Hacker News new | ask | show | jobs
by andimus 3841 days ago
The problem with that interpretation is that it ignores how much something deviates from the expected random. If everything was completely random:

- 25% of the time, the actual and perceived ranking would be identical.

- 62.5% of the time, the difference would be at most one.

- Only in 37.5% of cases would there be a strong difference in scores (2 or more stars out of four).

Would you say that 44% is a good score on a multiple choice test? Obviously candidates did better than random guessing, but not by enough to call it a strong correlation. Determining the strength of a correlation is what R-squared is for, which makes it the right choice for this analysis.

1 comments

But the problem with R-squared in this case is that a linear model isn't appropriate for ordinal data. These rankings are ordered categories, not numbers.
The comment I was replying to was not about ordinal data and I stand by it in its context.

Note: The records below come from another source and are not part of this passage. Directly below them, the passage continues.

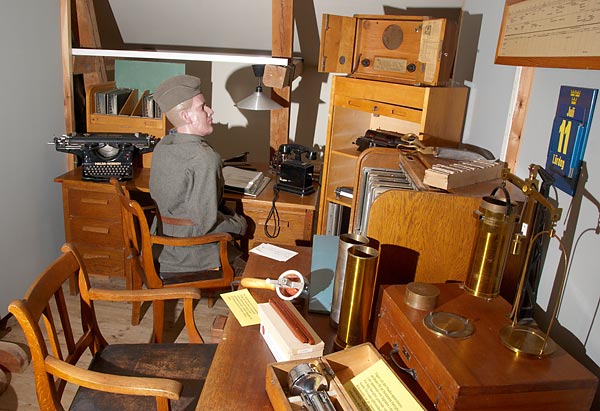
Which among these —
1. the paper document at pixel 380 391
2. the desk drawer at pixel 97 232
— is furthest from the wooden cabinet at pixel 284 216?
the paper document at pixel 380 391

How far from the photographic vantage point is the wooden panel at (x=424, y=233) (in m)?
1.35

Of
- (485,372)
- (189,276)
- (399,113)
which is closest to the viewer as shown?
(485,372)

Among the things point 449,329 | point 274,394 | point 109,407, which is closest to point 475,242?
point 449,329

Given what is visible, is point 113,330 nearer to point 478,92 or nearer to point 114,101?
point 114,101

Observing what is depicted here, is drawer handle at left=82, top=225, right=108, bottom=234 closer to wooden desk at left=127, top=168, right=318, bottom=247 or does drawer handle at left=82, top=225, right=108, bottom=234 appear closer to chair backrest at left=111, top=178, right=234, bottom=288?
wooden desk at left=127, top=168, right=318, bottom=247

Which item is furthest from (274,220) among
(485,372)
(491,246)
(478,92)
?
(485,372)

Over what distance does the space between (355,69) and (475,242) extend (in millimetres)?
1518

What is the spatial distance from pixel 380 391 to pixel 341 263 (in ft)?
1.28

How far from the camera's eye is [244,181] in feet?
9.62

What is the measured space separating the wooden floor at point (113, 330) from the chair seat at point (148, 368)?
86 centimetres

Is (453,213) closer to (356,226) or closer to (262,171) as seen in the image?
(356,226)

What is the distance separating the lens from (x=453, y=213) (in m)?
1.36

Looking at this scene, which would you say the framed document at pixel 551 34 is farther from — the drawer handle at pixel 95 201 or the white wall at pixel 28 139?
the white wall at pixel 28 139

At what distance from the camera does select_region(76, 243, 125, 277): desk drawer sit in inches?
121
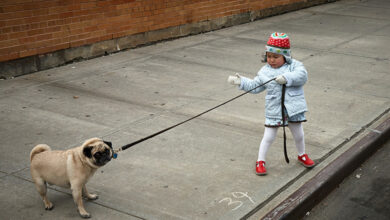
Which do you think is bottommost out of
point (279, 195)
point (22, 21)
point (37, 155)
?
point (279, 195)

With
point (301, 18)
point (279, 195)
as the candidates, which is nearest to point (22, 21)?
point (279, 195)

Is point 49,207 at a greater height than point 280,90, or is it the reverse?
point 280,90

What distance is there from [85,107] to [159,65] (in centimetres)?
239

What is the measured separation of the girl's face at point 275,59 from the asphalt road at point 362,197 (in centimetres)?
135

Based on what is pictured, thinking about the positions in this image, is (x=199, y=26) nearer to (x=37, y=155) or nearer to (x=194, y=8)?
(x=194, y=8)

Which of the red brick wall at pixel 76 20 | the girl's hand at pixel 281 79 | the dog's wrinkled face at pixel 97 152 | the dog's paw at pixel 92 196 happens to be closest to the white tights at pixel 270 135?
the girl's hand at pixel 281 79

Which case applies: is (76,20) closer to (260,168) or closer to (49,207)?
(260,168)

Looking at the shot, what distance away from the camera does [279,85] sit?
16.3ft

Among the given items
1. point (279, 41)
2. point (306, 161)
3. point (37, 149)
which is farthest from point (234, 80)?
point (37, 149)

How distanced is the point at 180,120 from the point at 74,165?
250 cm

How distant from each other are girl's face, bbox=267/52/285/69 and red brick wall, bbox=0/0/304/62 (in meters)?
4.55

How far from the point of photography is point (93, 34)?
930 centimetres

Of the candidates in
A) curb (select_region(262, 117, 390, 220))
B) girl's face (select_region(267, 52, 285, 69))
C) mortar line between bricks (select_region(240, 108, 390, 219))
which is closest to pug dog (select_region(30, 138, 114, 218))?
mortar line between bricks (select_region(240, 108, 390, 219))

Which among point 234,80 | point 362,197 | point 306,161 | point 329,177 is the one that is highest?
point 234,80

But on your point, the Jury's still out on what to do with Likert-type data like this. Purists do say that it's ordinal and therefore you can't do any numeric analysis on it, but practically speaking you can learn a lot from it by treating it as interval data.

In my opinion, statistical analysis like this is ALWAYS two parts speculation and one part science (if you're lucky). It's designed to give insight without declaring fact so you're allowed to bend the rules a little if it's in the spirit of the math.

My "gut" feeling agrees with the original post. If we treat the data as ordinal data, then we can only look at the accuracy, and 44% is, if anything, more compelling.

Cards on the table: I was involved in analyzing the data in the first place and have a vested interest in things-- but I am saying what I believe without any intentional bias.